Evidence is increasing on the importance of focusing on environmental sustainability, and relieving poverty and social injustice are not conflicting aims; in fact, there is a further need for mainstreaming such approaches in order to respond to the climate-change challenge in a socially just manner (Mayrhofer and Gupta, 2016). These non-conflicting aims are described as co-benefits as reiterated in the IPCC reports as a central concept that refers to ‘the positive effects that a policy or measure aimed at one objective might have on other objectives, irrespective of the net effect on overall social welfare’ (IPCC, 2014b). Better understanding of how social justice affects, and is affected by, efforts to build adaptive capacity will be crucial to avoiding unintended, and even perverse, outcomes. For example, on the Andaman coast of Thailand, responses to climate-change trends and events tended to be reactive rather than proactive, making already vulnerable people even more vulnerable and undermining their capacity to adapt in the future (Bennett et al., 2014). Different forms of inequality, moreover, render some groups more vulnerable than others to damage from climate hazards. In Mumbai, India, for example, the houses of poorer families required repeated repairs to secure them against flood damage, and the cumulative cost of those repairs consumed a greater proportion of their income than for richer populations (UN, 2016). Building the resilience of vulnerable groups requires strong community and government institutions that can support efforts to cope with devastating events, offering SP and social development initiatives to support at-risk or vulnerable groups (Drolet et al., 2015). In addition, agencies need to consider how they can best work in ways which potentially support longer-term positive change to gender roles and relations. For example, post-disaster activities must build and resource women’s resilience and adaptive capacity in practice and challenge the constraints that impinge on their lives (Sadia et al., 2016; Sohrabizadeh et al., 2016; Hadiyanto et al., 2018; Yumarni and Amaratunga, 2018; Alam and Rahman, 2019).

Insights from the environmental justice literature show that an overemphasis on emission reductions at national levels obscures the negative impacts on disadvantaged communities, including low-income communities (Burch and Harris, 2014). The issue of social justice and adaptation is particularly relevant because of the politics that drive how adaptation and recovery efforts, as well as investments, are targeted towards specific populations, places and capacities (Klinsky et al., 2017). Hence, climate justice and equity need to be highlighted more explicitly in integrative approaches to mitigation and adaptation (medium evidence, high agreement ) (Moellendorf, 2015; Henrique KP, 2020).

Exercise data:
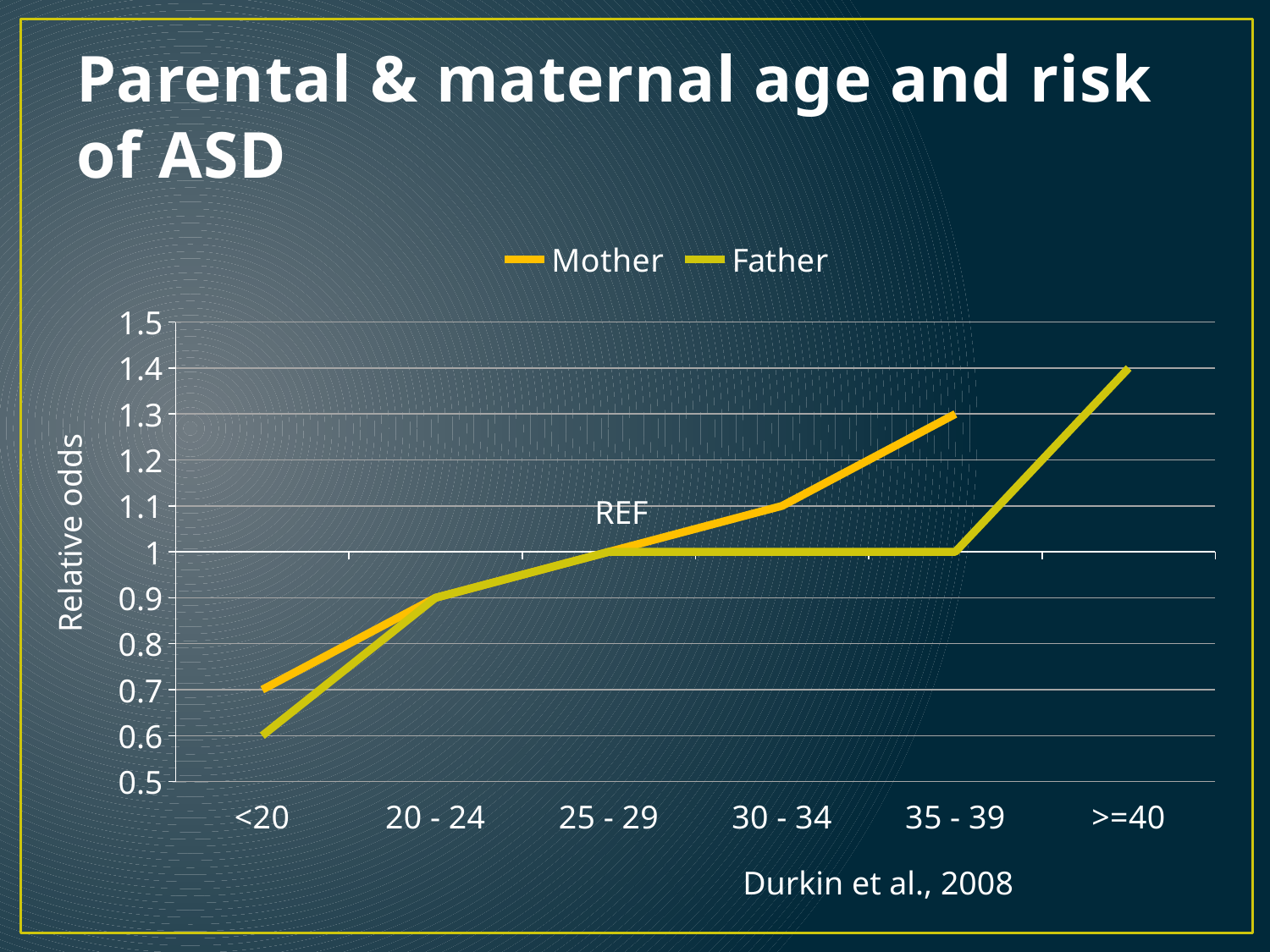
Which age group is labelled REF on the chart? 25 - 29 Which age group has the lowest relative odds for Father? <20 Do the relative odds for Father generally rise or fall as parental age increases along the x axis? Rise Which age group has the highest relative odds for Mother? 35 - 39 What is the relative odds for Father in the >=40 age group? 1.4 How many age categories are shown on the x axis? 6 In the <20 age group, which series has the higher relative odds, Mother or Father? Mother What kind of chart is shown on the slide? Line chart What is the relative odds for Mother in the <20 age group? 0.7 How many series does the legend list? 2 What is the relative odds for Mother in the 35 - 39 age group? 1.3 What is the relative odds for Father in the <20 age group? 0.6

Tasks to complete:
[a] Answer these questions from the climate justice passage, one answer per line, marked as the questions are.
(i) In Mumbai, what took up a larger share of poorer families' income than of richer populations' income?
(ii) Where did responses to climate-change trends and events tend to be reactive rather than proactive?
(iii) According to Burch and Harris, what does an overemphasis on emission reductions at national levels obscure?
[b] Extend the climate justice passage with new writing that picks up after its final sentence.
The material is separate from the climate justice passage.

Numbered answers:
[a]
(i) The cumulative cost of repeated repairs to secure their houses against flood damage.
(ii) On the Andaman coast of Thailand.
(iii) The negative impacts on disadvantaged communities, including low-income communities.

[b]
The term ‘climate justice’ is used to problematise global warming in ethical and political contexts. It does so by employing the concepts of environmental justice and social justice to examine inequalities and violation of human collective rights in relation to climate-change impacts (Ghimire, 2016).

At the heart of climate-justice concerns lies the asymmetry that those who have contributed least to the problem of climate change (i.e., GHG emissions) are the ones who will be affected by its adverse impacts the most. It is about sharing the burden and benefits equitably (a) among developed and developing countries in the context of historical responsibility, and (b) within nations to uplift the marginalised and affected populations who have contributed the least to the problem in the contexts of per-capita equity and local vulnerability (Joshi, 2014; Chaudhuri, 2020; Shawoo, 2020).

An ethical analysis of the climate regime reveals an abidingly strong interconnection between economic circumstances, geopolitical power and the justice claims that nations can assert in negotiations (Okereke, 2016). Events within the climate regime highlight the importance of questioning the extent to which claims of justice can ever be truly realised in the context of international regimes of environmental governance, as well as how much concerns for justice are motivated by other concerns such as relative economic gains or geopolitical objectives (Sikor, 2014).

The global land rush and mainstream climate-change narratives have broadened the ranks of state and social actors concerned about land issues while strengthening those opposed to social-justice-oriented land policies (Borras, 2018). The five deep social reforms (redistribution, recognition, restitution, regeneration and resistance) of socially just land policy are necessarily intertwined. But the global land rush amid deepening climate change calls attention to the linkages, especially between the pursuit of agrarian justice, on the one hand, and climate justice, on the other. Here, the relationship is not without contradictions and warrants increased attention as both unit of analysis and object of political action. Understanding and deepening agrarian-justice imperatives in climate politics, and understanding and deepening climate-justice imperatives in agrarian politics, is needed more than ever in the ongoing pursuit of alternatives. For example, the intersection between land grabs and climate-change mitigation politics in Myanmar has created new political opportunities for scaling up, expanding and deepening the struggles towards ‘agrarian climate justice’(Sekine, 2021).

Frequently Asked Questions

FAQ 10.1 | What are the current and projected key risks related to climate change in each sub-region of Asia?

Climate-change-related risks are projected to increase progressively at 1.5°C, 2°C and 3°C of global warming in many parts of Asia. Heat stress and water deficit are affecting human health and food security. Risks due to extreme rainfall and sea level rise are exacerbated in vulnerable Asia.

Climatologically, the summer surface air temperature in South, Southeast and Southwest Asia is high, and its coastal area is very humid. In these regions, heat stress is already a medium risk for humans. Large cities are warmer by more than 2°C compared with the surroundings due to heat island effects, exacerbating heat stress conditions. Future warming will cause more frequent temperature extremes and heatwaves especially in densely populated South Asian cities, where working conditions will be exacerbated and daytime outdoor work will become dangerous. For example, incidence of excess heat-related mortality in 51 cities in China is estimated to reach 37,800 deaths per year over a 20-year period in the mid-21st century (2041–2060) under the RCP8.5 scenario.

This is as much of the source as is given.